__Goal__: Below is a block of records; repeat all of them exactly.

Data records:

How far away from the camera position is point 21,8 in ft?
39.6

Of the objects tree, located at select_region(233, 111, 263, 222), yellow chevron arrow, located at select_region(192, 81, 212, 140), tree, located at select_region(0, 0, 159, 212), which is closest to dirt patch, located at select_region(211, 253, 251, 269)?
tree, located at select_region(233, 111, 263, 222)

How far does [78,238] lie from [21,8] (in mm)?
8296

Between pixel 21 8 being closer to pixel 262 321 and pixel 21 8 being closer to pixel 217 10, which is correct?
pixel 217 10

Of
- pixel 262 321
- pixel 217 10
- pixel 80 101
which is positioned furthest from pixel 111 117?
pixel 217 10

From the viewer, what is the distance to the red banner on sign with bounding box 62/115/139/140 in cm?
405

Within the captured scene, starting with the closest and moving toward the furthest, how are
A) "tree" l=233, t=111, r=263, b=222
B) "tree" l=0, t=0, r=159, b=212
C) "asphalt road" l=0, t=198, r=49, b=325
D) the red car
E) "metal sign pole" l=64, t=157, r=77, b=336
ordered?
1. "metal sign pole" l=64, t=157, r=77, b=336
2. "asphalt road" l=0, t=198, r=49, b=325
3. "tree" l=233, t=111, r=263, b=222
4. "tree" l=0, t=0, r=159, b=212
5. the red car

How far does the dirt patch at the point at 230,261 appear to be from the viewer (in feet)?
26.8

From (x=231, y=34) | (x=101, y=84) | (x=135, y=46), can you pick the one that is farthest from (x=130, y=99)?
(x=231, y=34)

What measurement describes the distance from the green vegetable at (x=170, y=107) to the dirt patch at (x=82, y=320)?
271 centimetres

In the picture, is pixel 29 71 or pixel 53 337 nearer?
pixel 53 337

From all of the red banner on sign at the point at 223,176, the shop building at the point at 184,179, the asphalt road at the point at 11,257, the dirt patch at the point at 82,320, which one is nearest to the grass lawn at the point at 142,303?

__Correct output__:
How far away from the camera position is point 21,8 in ft?
39.6

Of the objects tree, located at select_region(233, 111, 263, 222), yellow chevron arrow, located at select_region(192, 81, 212, 140), tree, located at select_region(0, 0, 159, 212), which is closest to dirt patch, located at select_region(211, 253, 251, 269)?
tree, located at select_region(233, 111, 263, 222)

How far does [78,238] lie from [21,8] (in mm)?
8296

Between pixel 21 8 being closer to pixel 262 321 and pixel 21 8 being closer to pixel 217 10, which is correct?
pixel 217 10

Of
- pixel 262 321
- pixel 217 10
- pixel 80 101
which is positioned furthest from pixel 111 117?
pixel 217 10

From the viewer, what is the distance to the red banner on sign with bounding box 62/115/139/140 in cm?
405

Within the captured scene, starting with the closest and moving toward the furthest, how are
A) "tree" l=233, t=111, r=263, b=222
B) "tree" l=0, t=0, r=159, b=212
C) "asphalt road" l=0, t=198, r=49, b=325
D) the red car
E) "metal sign pole" l=64, t=157, r=77, b=336
ordered?
1. "metal sign pole" l=64, t=157, r=77, b=336
2. "asphalt road" l=0, t=198, r=49, b=325
3. "tree" l=233, t=111, r=263, b=222
4. "tree" l=0, t=0, r=159, b=212
5. the red car

How far does the dirt patch at the point at 230,261 appear to be from the viewer (in feet)?
26.8

From (x=231, y=34) | (x=101, y=84) | (x=135, y=46), can you pick the one that is farthest from (x=130, y=99)?
(x=231, y=34)

What measurement describes the distance from the green vegetable at (x=170, y=107) to the dirt patch at (x=82, y=320)?
271 centimetres

In the picture, is pixel 29 71 or pixel 53 337 nearer?
pixel 53 337

From all of the red banner on sign at the point at 223,176, the shop building at the point at 184,179, the asphalt road at the point at 11,257, the dirt patch at the point at 82,320, which one is nearest to the grass lawn at the point at 142,303?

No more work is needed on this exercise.